18 Eylül 2011

Fikir Taneciklerim #7 (masaüstüm mimi bonuslu)

- Erkekleri saç uzunluğundan, kızları da saç renginden üniversite kaçıncı sınıfta olduğunu anlayabilirim. Erkeğin saçlar eğer omuzuna geldiyse, bilin ki o 2. sınıfta. Toka takıp dolaşıyorsa 3. sınıfın başında. Saçını kestirdi “yaa abi çok dökülüyor saçlarım” diyorsa o 4. sınıftadır. Kısacık üçe vurulmuş bir saç görürseniz işte üniversiteyi bitirmiş bu adam. Kızın saçı kızılsa o kesinlikle 1. sınıftadır. Biraz daha zorlarsak 2. sınıftadır. Dipleri gelmiş ve artık boyamaktan sıkılma evresindeyse 3. sınıftadır. “Saçlarım çok yıpranıyor” diyip kendi saç rengine döndüyse veya dönmek için mahalle baskısını dindirmeye çalışıyorsa 4. sınıftadır. Ha kızın saçı yeşil ya da maviyse de o kız üniversiteyi kazanamamış, tekrardan hazırlanıyordur.

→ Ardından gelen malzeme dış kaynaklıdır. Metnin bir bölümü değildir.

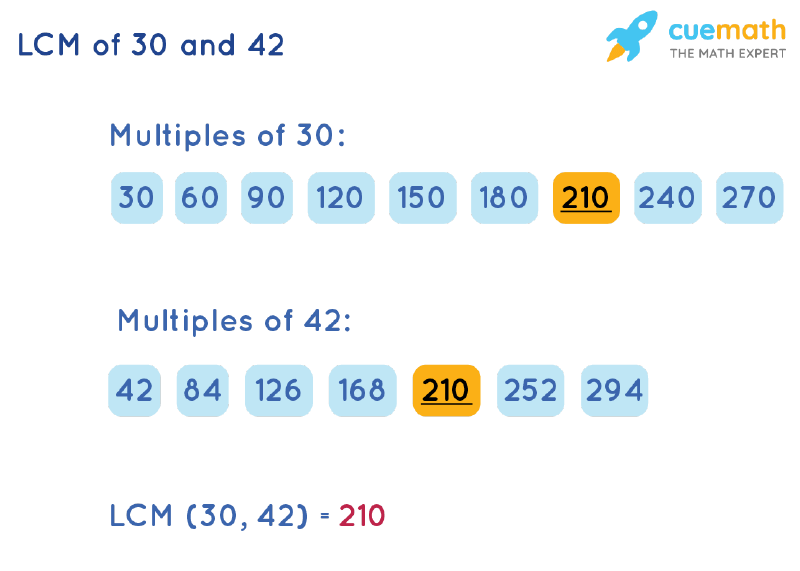 LCM of 30 and 42 by Listing Multiples Method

- Savaş ve Barış romanı bizim Türkleri etkilemiş olabilir mi sizce? Kitapta Nataşa diye bir karakter var. Bu Nataşa kızımız önce Andrey Bolkonsiy adındaki bir prensle işi pişiriyor. Sonra bakıyor bu ilişki gitmiyor, mutluluğu Anotol Kuragin'de buluyor. Bundan da sıkılıyor, bu sefer de Kuragin'in eniştesi Piyer Bezuhov ile yakınlaşıyor. Mutluluğu bu amcamızda arıyor. Şimdi bizim Türkler bu kitabı okuyup “vay Nataşa, ne dönek çıktın sen ya. Önüne gelenle yatıp kalktın. Biz bu Nataşayı biraz daha genelleyelim” diyip Rus kadınlarına mı layık gördüler?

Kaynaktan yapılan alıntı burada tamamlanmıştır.